Brief 1 ▸ In the text about the ASFA motions, how much money would the proposed "Feminine Hygiene Products" budget line allocate for each school year?
Brief 2 ▸ From the text about the ASFA motions, list every location where Sutera Sardo's quoted statement says the ASFA Advocacy Committee would make feminine hygiene products available for free.
-- Text provided follows --
In addition, the motion calls for ASFA to value the outlooks, experiences and identities of black and indigenous POC. “Be it further resolved that the ASFA condemn any and all forms of oppression, and be a voice for and an ally to individuals who experience marginalization,” said Sutera Sardo during council. The motion would require the association to support a safer, all-inclusive campus for those of any religion or culture—while holding Concordia administration to an equal standard, as written in the motion.

Furthermore, the motion acknowledges that ASFA currently commences council meetings by acknowledging Concordia University is located on Kanien’kehá:ka (Mohawk) land. The motion encourages the association to continue this formal land recognition at the beginning of each meeting.

The second motion, the Support for Individuals that Menstruate Position Motion, was also submitted and presented by Sutera Sardo. It requests that ASFA finance and supply feminine products in all MA offices for students in need. Sutera Sardo said that ASFA, an organization which represents more than 20,000 students, many of whom experience menstruation, may not have the funds or means to acquire feminine hygiene products. She said this is especially prominent at the Loyola Campus, which is located in an area where it is not as easy to acquire these products, as pharmacies are not close by.

“Be it resolved that the ASFA recognize the experiences of individuals who menstruate and actively take actions to alleviate the barriers that they face,” said Sutera Sardo.

In Sutera Sardo’s motion, she requested that ASFA create a permanent “Feminine Hygiene Products” budget line within the Advocacy Committee budget, allocating $2,000 to the purchasing of a variety of feminine hygiene products for each school year.

“ASFA Advocacy Committee [would] be responsible for making a variety of feminine hygiene products available for free in continuity to its members on both campuses through its downtown and Loyola offices, as well as the offices of its member associations,” said Sutera Sardo.

Christina Massaro, the ASFA vice-president of finance, spoke against the motion. “If you go to Health Services, you can easily get a pack that comes with two tampons and a pad,” Massaro said during council. Those in need of feminine products will think of Health Services before they think to come to ASFA, said Massaro.
-- Text provided concluded --
-- Dataset entries follows --
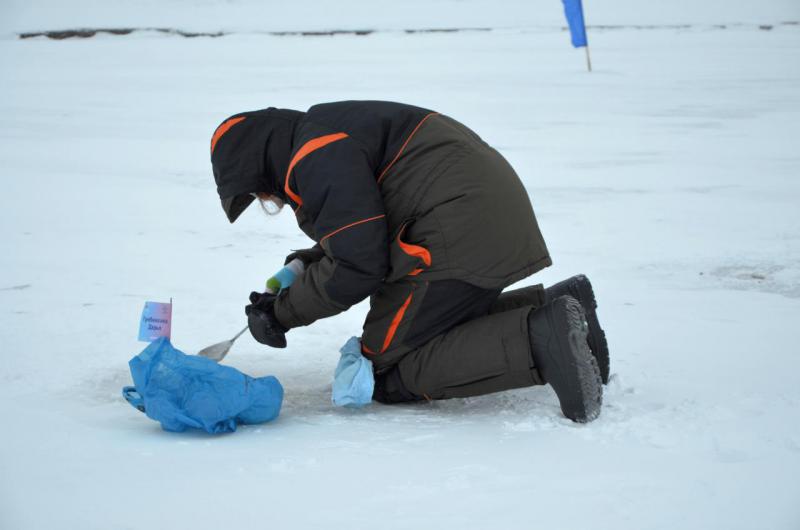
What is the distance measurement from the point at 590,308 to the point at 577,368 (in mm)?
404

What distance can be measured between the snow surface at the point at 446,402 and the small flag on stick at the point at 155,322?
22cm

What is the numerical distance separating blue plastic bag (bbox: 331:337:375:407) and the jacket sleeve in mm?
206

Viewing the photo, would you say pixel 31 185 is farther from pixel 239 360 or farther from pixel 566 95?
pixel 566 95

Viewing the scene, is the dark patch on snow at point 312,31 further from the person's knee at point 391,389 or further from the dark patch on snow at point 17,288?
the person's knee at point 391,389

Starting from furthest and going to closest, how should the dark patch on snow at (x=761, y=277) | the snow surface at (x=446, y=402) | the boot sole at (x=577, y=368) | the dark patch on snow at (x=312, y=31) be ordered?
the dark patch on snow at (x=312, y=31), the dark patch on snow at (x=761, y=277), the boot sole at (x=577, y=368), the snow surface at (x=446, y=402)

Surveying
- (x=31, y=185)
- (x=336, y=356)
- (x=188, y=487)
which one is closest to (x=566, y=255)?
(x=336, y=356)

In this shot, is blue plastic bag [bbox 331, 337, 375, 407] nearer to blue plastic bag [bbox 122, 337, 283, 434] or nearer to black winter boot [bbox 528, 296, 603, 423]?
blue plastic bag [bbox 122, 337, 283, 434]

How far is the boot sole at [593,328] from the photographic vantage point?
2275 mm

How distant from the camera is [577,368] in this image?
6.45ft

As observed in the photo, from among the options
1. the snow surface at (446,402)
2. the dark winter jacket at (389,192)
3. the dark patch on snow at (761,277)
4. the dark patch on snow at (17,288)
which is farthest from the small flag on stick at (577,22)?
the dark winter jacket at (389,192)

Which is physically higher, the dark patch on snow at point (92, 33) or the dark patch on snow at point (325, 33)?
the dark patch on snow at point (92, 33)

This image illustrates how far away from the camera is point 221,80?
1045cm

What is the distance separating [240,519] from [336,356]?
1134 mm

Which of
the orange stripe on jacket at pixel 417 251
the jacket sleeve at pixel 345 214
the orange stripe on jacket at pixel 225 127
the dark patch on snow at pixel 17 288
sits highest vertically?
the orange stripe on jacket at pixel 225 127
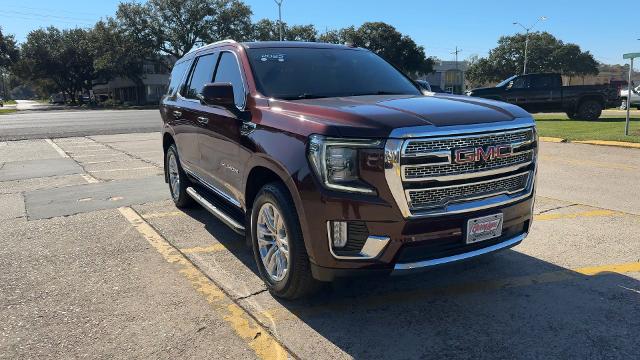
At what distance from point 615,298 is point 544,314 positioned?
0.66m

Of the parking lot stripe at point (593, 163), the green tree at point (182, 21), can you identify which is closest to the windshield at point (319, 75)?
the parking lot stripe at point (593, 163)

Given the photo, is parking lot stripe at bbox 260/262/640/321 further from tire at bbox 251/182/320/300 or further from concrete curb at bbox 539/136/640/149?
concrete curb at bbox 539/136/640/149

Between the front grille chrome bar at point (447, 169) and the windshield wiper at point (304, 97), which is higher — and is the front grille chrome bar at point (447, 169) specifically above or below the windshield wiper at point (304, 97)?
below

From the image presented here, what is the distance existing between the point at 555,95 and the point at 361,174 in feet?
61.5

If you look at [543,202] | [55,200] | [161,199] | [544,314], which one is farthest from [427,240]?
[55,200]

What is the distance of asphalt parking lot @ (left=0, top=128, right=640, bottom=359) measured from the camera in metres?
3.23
-- Dataset entries concluded --
Written response 1 ▸ $2,000

Written response 2 ▸
- ASFA's downtown office
- ASFA's Loyola office
- The offices of ASFA's member associations